The package abs_integrate extends Maxima’s integration code to some integrands that involve the absolute value, max, min, signum, or unit step functions. For integrands of the form \(p(x) |q(x)|\), where \(p\) is a polynomial and \(q\) is a polynomial that factor is able to factor into a product of linear or constant terms, the abs_integrate package determines an antiderivative that is continuous on the entire real line. Additionally, for an integrand that involves one or more parameters, the function conditional_integrate tries to determine an antiderivative that is valid for all parameter values.

Examples:

To use the abs_integrate package, you’ll first need to load it:

(%i1) load("abs_integrate.mac")$
(%i2) integrate(abs(x),x);
                            x abs(x)
(%o2)                       --------
                               2

To convert (%o2) into an expression involving the absolute value function, apply signum_to_abs; thus

(%i3) signum_to_abs(%);
                            x abs(x)
(%o3)                       --------
                               2

When the integrand has the form \(p(x) |x - c1| |x - c2| ... |x - cn|\), where \(p(x)\) is a polynomial and \(c1, c2, ..., cn\) are constants, the abs_integrate package returns an antiderivative that is valid on the entire real line; thus without making assumptions on \(a\) and \(b\); for example

(%i4) factor(convert_to_signum(integrate(abs((x-a)*(x-b)),x,a,b)));
                            3       2
                     (b - a)  signum (b - a)
(%o4)                -----------------------
                                6

Additionally, abs_integrate is able to find antiderivatives of some integrands involving max, min, signum, and unit_step, examples:

(%i5) integrate(max(x,x^2),x);
           3      2                                        3    2
        2 x  - 3 x    1                   1               x    x
(%o5) ((----------- + --) signum(x - 1) + --) signum(x) + -- + --
            12        12                  12              6    4
(%i6) integrate(signum(x) - signum(1-x),x);
(%o6)                  abs(x) + abs(x - 1)

A plot indicates that indeed (%o5) and (%o6) are continuous at zero and at one.

(SOURCE EXCERPT)
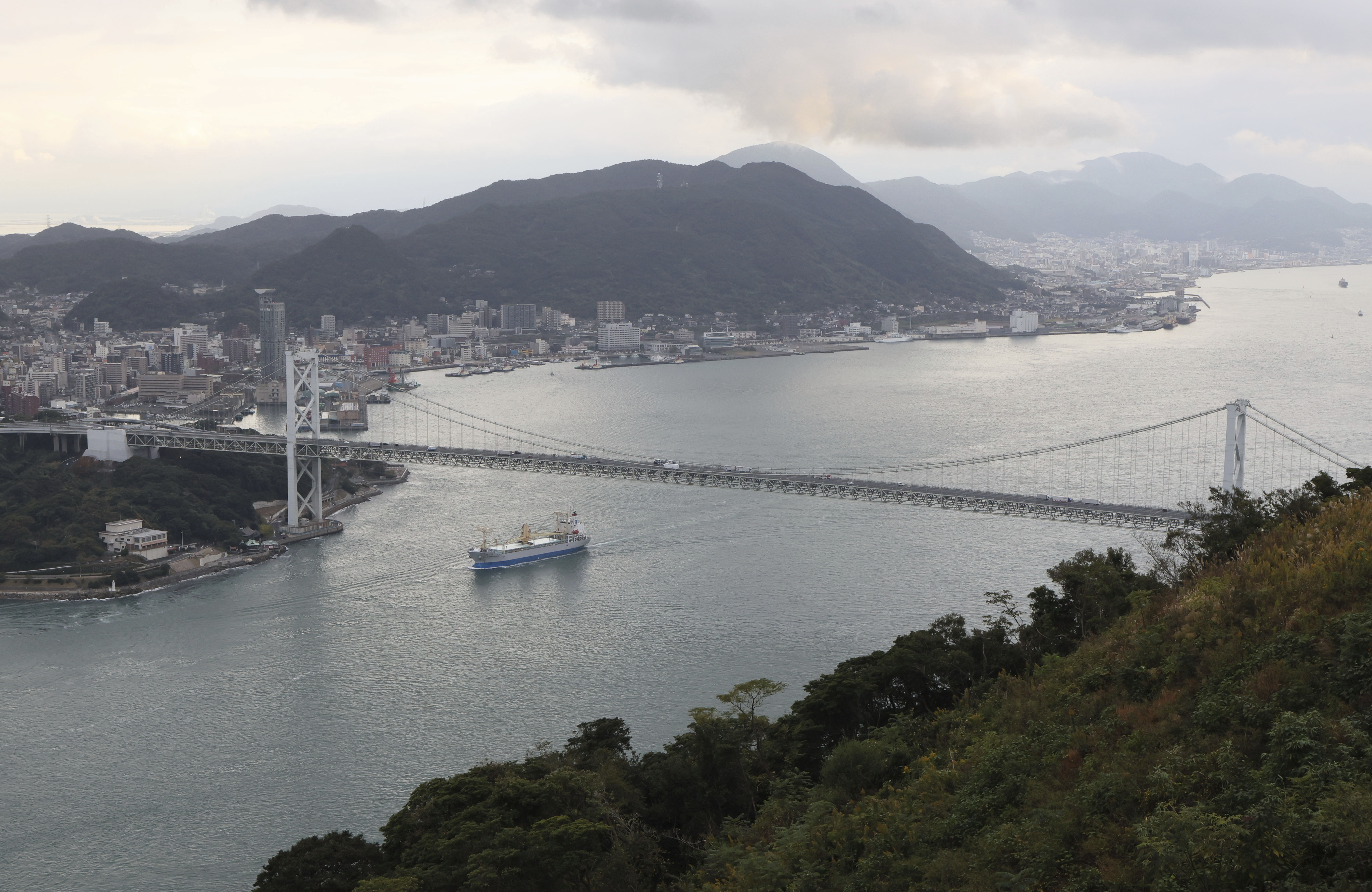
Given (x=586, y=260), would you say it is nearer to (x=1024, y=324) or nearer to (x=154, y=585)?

(EXERCISE) Reproduce the portion of the abs_integrate text above between "(%i3) signum_to_abs(%);" and "signum (b - a)", inclusive.

(EXPECTED OUTPUT)
(%i3) signum_to_abs(%);
                            x abs(x)
(%o3)                       --------
                               2

When the integrand has the form \(p(x) |x - c1| |x - c2| ... |x - cn|\), where \(p(x)\) is a polynomial and \(c1, c2, ..., cn\) are constants, the abs_integrate package returns an antiderivative that is valid on the entire real line; thus without making assumptions on \(a\) and \(b\); for example

(%i4) factor(convert_to_signum(integrate(abs((x-a)*(x-b)),x,a,b)));
                            3       2
                     (b - a)  signum (b - a)